Aye, there’s the rub: the “documented external costs”, determined, of course, by computer models based on input levels determined by other computer models.
I have been involved in many proposals that purport to create net savings though the adoption of new, increased cost-items that reduce downstream costs or “otherwise would be” incurred costs. Only when A directly removes B do these proposals work. The claim to increase efficiency of material use or reduce time of production, evidence of which can only be found by running the cycles, i.e spending more upfront, fail without fail.
Non-deterministic, i.e. stochastic, proposals to improve life are terrible in that their benefit is so problematic that it is probabilistic. Dumb, dumb, dumb, and ultimately unfalsifiable. Which is why academics and marketing types promote them: make money and never be “wrong”.
(“Okay, it is more expensive. But it is better/cooler, right?)
Guys,
Don’t sweat this stuff. Just give it a little more time. California is already seeing some major issues coming to the fore that no one bothered to consider in putting renewable mandates into place. Check out today’s article in the LA Times:
http://www.latimes.com/news/local/la-me-unreliable-power-20121210,0,6250142.story
I’m sure the zealotry behind green and renewable energy supporters will result in at least some attempt to ignore reality and it being California, they will have some success. But eventually rate payers will revolt and even politicians are not immune to the flight of businesses due to high cost and the associated erosion of their tax base.
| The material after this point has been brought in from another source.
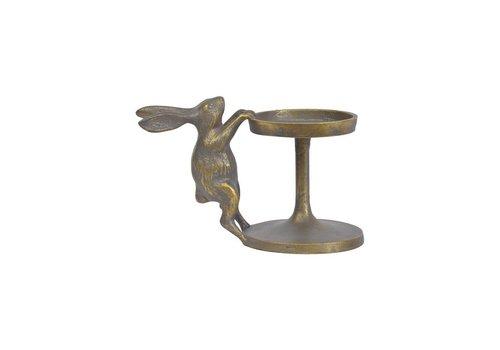 Homestore Antique Brass Aluminium Bunny Pillar Candle Holder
California will be the beacon on the hill. Showing the rest of the nation what happens when you believe you can ignore physical laws and basic financial number crunching in order to legislate your way to an energy policy.
This report is complete garbage.
The proposed 200 GW (peak) of wind and solar, installed in the PJM territory, will only generate an average of 53 GW if realistic capacity factors are assumed. This is less than the required 72 GW.
As someone else pointed out earlier, the cost of energy storage will dwarf the cost of the wind and solar installations.
It will be fun to see the solar police arresting neighbors for not cutting down their centuries-old trees that violate zoning rules known as ‘shade infringements’ on a homeowner who desires to install panels.
The renewables still need 100% fossil backup to satisfy power reliability regulations. You cannot finance a fossil plant that will likely operate less than 100 hours per year, unless you charge a huge premium (10X or 100X) for the power delivered.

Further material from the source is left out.